Mayor Mike Duggan during the State of City address. (City of Detroit photo)

Amid the shiny new $1.6  billion Jeep plant on the Eastside, Mayor Mike Duggan delivered his annual State of the City address Tuesday night. A better title would be State of the Mayor. 

And it’s an election year. So, the State of the City looks shiny and upward-bound based on the address by the mayor, who is running for a third term this year.

Every year, Duggan uses the event to tell a compelling narrative of a rebounding Detroit. He’s  good at it — emphasizing the broad coalition of businesses, community, and philanthropic leaders who support him.

He commands the stage alone. This year, it was the factory floor of the Eastside Jeep plant. There are inspirational pre-recorded videos about Detroiters cued up, driving home the emotional impacts of his policies. He speaks in a comfortable, commanding tone of a “Ted Talk.”  It’s this sense of leadership and vision that has helped Duggan win two terms as mayor. That includes a landslide victory in 2017, when he won 71 percent of the vote. 

The thing to think about is what he doesn’t mention. He’s trying to find political solutions to complex issues. There are often epic battles, and sometimes federal investigations, over any policy. 

Here are some reality checks on Duggan’s address. 

Black Lives Matter/Police reform 

Duggan side-stepped the entire issue during his two-hour address. Black Lives Matter is considered one of the largest social movements to emerge in decades, amplifying calls for police reform and fighting systemic racism in virtually every aspect of public life. Detroit’s population is more than 80 percent Black. 

The mayor highlighted efforts to boost Black businesses, job training and expunging criminal records. He acknowledged institutional racism. He did not mention the BLM movement. Nor did he introduce any new police reform initiatives. 

His silence may be due to ongoing legal action between the City and members of Detroit Will Breathe, the group behind many of last year’s street marches. 

In November, Duggan’s administration filed a countersuit against members of Detroit Will Breathe, just days after demonstrators won a restraining order against Detroit police officers.

The City suit alleges the marchers organized a “civil conspiracy” and defamed law enforcement and City officials in hopes of inciting violence. 

One day after Duggan’s address, the City’s countersuit against Detroit Will Breathe was dismissed by a federal judge, who concluded demonstrators didn’t conspire to cause civil unrest or attack police.


Property tax compensation for 63,000 overtaxed homeowners

The mayor touted residential property values in Detroit have grown by more than $1 billion in combined worth since 2019, with virtually every neighborhood seeing gains. More than 10,500 Detroiters have received property tax exemptions this year based on their income, City officials said. 

He failed to mention that many Detroiters are demanding the City compensate more than 63,000 homeowners who overpaid a total of at least $600 million in property taxes. 

Detroit completed a state-ordered reappraisal of all residential property in 2017 to correct its overassessment problem. But Duggan hasn’t found a way to make amends to the homeowners who were overtaxed between 2008 and 2016.

City Council recently rejected a Duggan administration resolution to give overtaxed residents priority in affordable housing, home-buying discounts and job opportunities. Duggan has said the City can’t afford to repay the overtaxed homeowners. He also has argued a massive repayment wouldn’t be allowed under State law.

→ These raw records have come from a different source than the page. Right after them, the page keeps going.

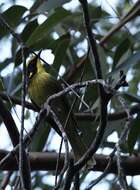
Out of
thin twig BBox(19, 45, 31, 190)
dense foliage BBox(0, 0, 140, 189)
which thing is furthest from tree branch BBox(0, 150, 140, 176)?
thin twig BBox(19, 45, 31, 190)

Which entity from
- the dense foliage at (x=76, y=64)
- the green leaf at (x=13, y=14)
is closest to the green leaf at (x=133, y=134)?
the dense foliage at (x=76, y=64)

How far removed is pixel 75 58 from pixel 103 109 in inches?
66.8

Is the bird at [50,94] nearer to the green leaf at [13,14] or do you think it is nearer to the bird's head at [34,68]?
the bird's head at [34,68]

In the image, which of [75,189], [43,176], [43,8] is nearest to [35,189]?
[43,176]

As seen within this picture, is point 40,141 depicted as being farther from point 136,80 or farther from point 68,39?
point 136,80

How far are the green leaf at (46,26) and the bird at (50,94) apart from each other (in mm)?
78

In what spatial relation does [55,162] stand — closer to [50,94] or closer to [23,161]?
[50,94]

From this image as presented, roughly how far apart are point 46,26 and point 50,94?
0.38 m

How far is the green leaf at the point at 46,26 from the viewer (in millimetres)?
2221

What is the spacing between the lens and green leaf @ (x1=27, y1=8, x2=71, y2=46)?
222 centimetres

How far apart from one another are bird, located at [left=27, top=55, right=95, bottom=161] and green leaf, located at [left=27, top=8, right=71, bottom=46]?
0.08 m

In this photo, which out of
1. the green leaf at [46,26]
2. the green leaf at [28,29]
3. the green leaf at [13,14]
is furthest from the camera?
the green leaf at [28,29]

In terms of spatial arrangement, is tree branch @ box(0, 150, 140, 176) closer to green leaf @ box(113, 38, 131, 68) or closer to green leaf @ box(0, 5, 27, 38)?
green leaf @ box(113, 38, 131, 68)

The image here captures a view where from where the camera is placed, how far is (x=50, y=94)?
254cm
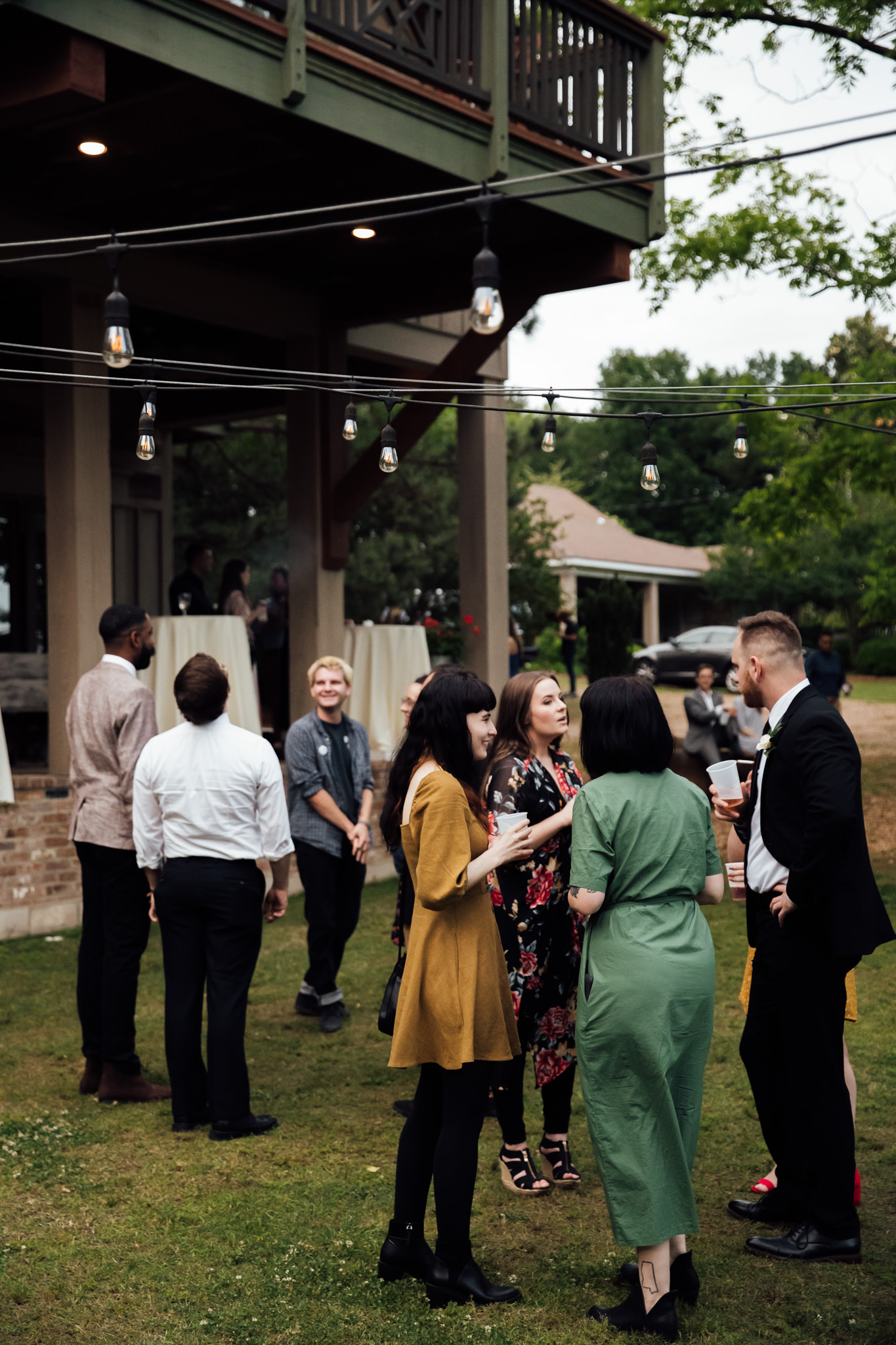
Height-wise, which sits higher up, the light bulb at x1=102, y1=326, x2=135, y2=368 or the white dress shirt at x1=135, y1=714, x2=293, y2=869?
the light bulb at x1=102, y1=326, x2=135, y2=368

Neighborhoods versus major developments

It took Duggan nearly 15 minutes before he mentioned a specific neighborhood development program — the revamping of seven commercial corridors. It wasn’t until 90 minutes into his address that he listed off a number of initiatives aimed at improving neighborhoods — cleaning alleys, opening and cleaning up parks, the installation of speed humps, the selling of empty side lots to nearby homeowners. 

He spent far more time celebrating the major developments that have come to the City during his administration. The new Jeep plant on the Eastside is the first auto assembly plant to be built in the city in 30 years. He touted the new Amazon warehouse slated for the former State Fairgrounds.  Bedrock’s Hudson site plans downtown. His relationship with the billionaire owners of the Ambassador Bridge, who own plenty of unused Detroit land. 

Each of those developments come with fierce debates about whether Duggan has favored major developers at the expense of neighborhoods. Many Detroiters site neighborhood development as their top priority. The City recently asked 1,000 residents to list their top five issues they want to see the Detroit government improve. Four of the five issues dealt with more neighborhood improvements and community outreach. 

And BridgeDetroit’s Community Priorities Model, which is our effort to measure Detroiters’ top issues, shows neighborhood development issues are the top concern, by far, of most residents. 

Detroit’s election cycle for mayor and City Council is underway. The primary is in August, and the general election is November.

Louis Aguilar is BridgeDetroit’s senior reporter. He covered business and development for the Detroit News, and is a former reporter for the Washington Post.